Segment Start: Text passage

# does anyone rip the weedguard off johnson silver minnows?



## JamesT (Jul 22, 2005)

Just curious. It doesn't seem very useful (especially in the rivers I fish where it is totally useless)and the spring strength is pretty strong (esp on the 1/8 oz and 1/4 once sizes) to the point where I think you could lose significant fish because of it. This is a lure I want to love but have ZERO confidence it. I love spoons, love the design (other than the weedguard), and think I would gain a small amount of confidence in if I ripped the weedguards off. I don't think I have EVER caught a fish on this lure, even the tiny 1/24 oz size?!?!?


----------



## JamesT (Jul 22, 2005)

oops I meant to post this in tackle making and can't seem to delete and repost. Can a mod move it?


----------



## JamesT (Jul 22, 2005)

oops, I meant to say I meant to post it in tackle talk.


----------



## "Big" mark the shark (Jan 21, 2010)

lol But I do I have done that to every one I have lot better hook up's


----------



## FISNFOOL (May 12, 2009)

Segment End: Text passage
Segment Start: Entries provided

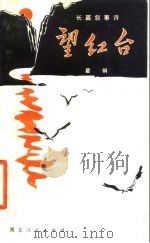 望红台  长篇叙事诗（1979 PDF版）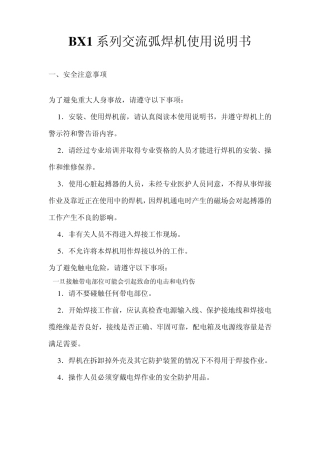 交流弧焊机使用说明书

Segment End: Entries provided
Segment Start: Entries provided

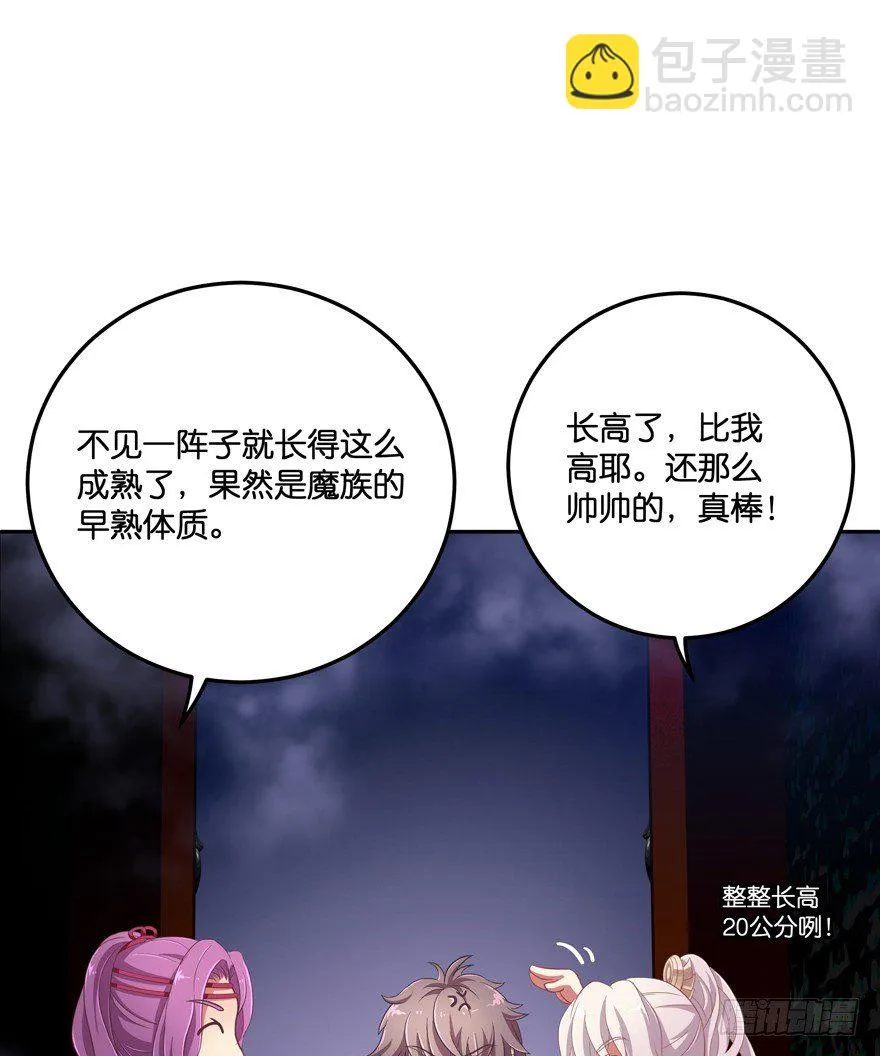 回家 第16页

Segment End: Entries provided

### Work task 1
List every username that appears as a poster in the forum thread.
### Work task 2
According to the forum thread, which forum section did JamesT finally say he meant to post in?
The data has no connection to the forum thread.

### Response area 1
JamesT
"Big" mark the shark
FISNFOOL

### Response area 2
Tackle talk.